As the voting to elect Italy’s next president begins, another emergency requires the attention of the Italian government and its leader. This crisis isn’t entirely independent from the election – to which, according to the papers, PM Draghi can aspire.
In Ukraine, on the eastern flank of Europe and NATO, the winds of war are blowing. In spite of diplomatic contacts – and as we wait for the Paris summit between diplomats at the Normandy Format talks on Tuesday – the American intelligence still deems the Russian military invasion a very real possibility. A matter of days, weeks at most, before Russian President Vladimir Putin makes his move.
“I think a firm [Italian] response to this would be particularly important,” Ms Hill told Decode39, adding that the current “back-pedalling of commentary” on behalf of European leaders isn’t very helpful. “I would say that just like the President of Finland Sauli Ninistö, Mario Draghi has an awful lot of weight in Europe,” she added.
Ms Hill has an intimate knowledge of Russia, having lived there for years and studied Mr Putin and his palace before serving in the White House in 2016. She then became the face of Kievgate, the case that began the slow downfall of the Trump administration.
Today she is observing Europe from the Brookings Institution. And she wonders why, as Russian tanks begin to surround Ukraine, no clear public stance has come from the Italian PM as of yet.
Ms Hill hoped in “a very clear, strong statement from Mario Draghi and the Italian government, in defence of Ukraine’s independence and sovereignty, the importance of unity, the fact that what Russia is doing carries broader ramifications, working very closely with France and Germany” and beyond.
Truth be told, Italy has never abandoned the dossier. In the past months, Palazzo Chigi and the Kremlin have maintained a direct, leader-to-leader telephone line open. On the Italian PM’s desk lies an invitation to Moscow in 2022. And Mr Putin himself in December hoped that the country would play an active role in “normalizing relations between Russia and the EU and even Russia and NATO.”
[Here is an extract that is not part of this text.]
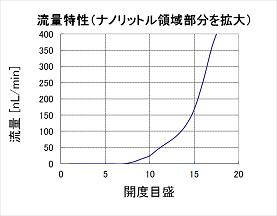 流量特性<ナノ> 40.png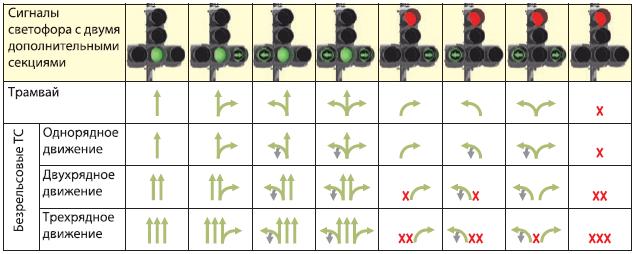Сигналы светофора с дополнительными секциями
That mission continues to see the Italian Ministry of Foreign Affairs in the foreground, even on the latest developments in the Ukrainian crisis, as demonstrated by the constant contacts and shows of harmony between Foreign Minister Luigi Di Maio and US Secretary of State Antony Blinken, and the latter’s reference to Italy’s “essential role” in “ensur[ing] the continent’s security.”
Nevertheless, Ms Hill remarked that Washington’s feeling is that European allies are moving in no particular order. Emmanuel Macron speaks of European autonomy; Chancellor Olaf Scholz chooses caution. What’s more, the Russians do not expect an Italian intervention, she continued. They hope that friendly countries in Europe will not favour exceedingly harsh sanctions, and Italy is no exception.
We witnessed as much when the head of the Kremlin’s press office, Maria Zakharova, replied to an editorial by Repubblica’s editor Maurizio Molinari. An especially violent response at that, betraying the Russians’ thinking: they believe Italy can be intimidated and separated from the rest of NATO and the EU, noted Ms Hill.
Conversely, her Brookings colleague Constanze Stelzenmüller recalled the PM’s end-of-year presser, relaunched by the Financial Times, shortly before Christmas. Reading between the lines of what looked like “a fairly straightforward repudiation of American warnings”, the expert saw him pointing at Europe’s high vulnerability and the need to address it.
“I think it’s a fairly reasonable proposition,” she continued, as the question of vulnerability “ought to weigh heavily on the minds of those designing sanctions and trying to preserve political cohesion over it.”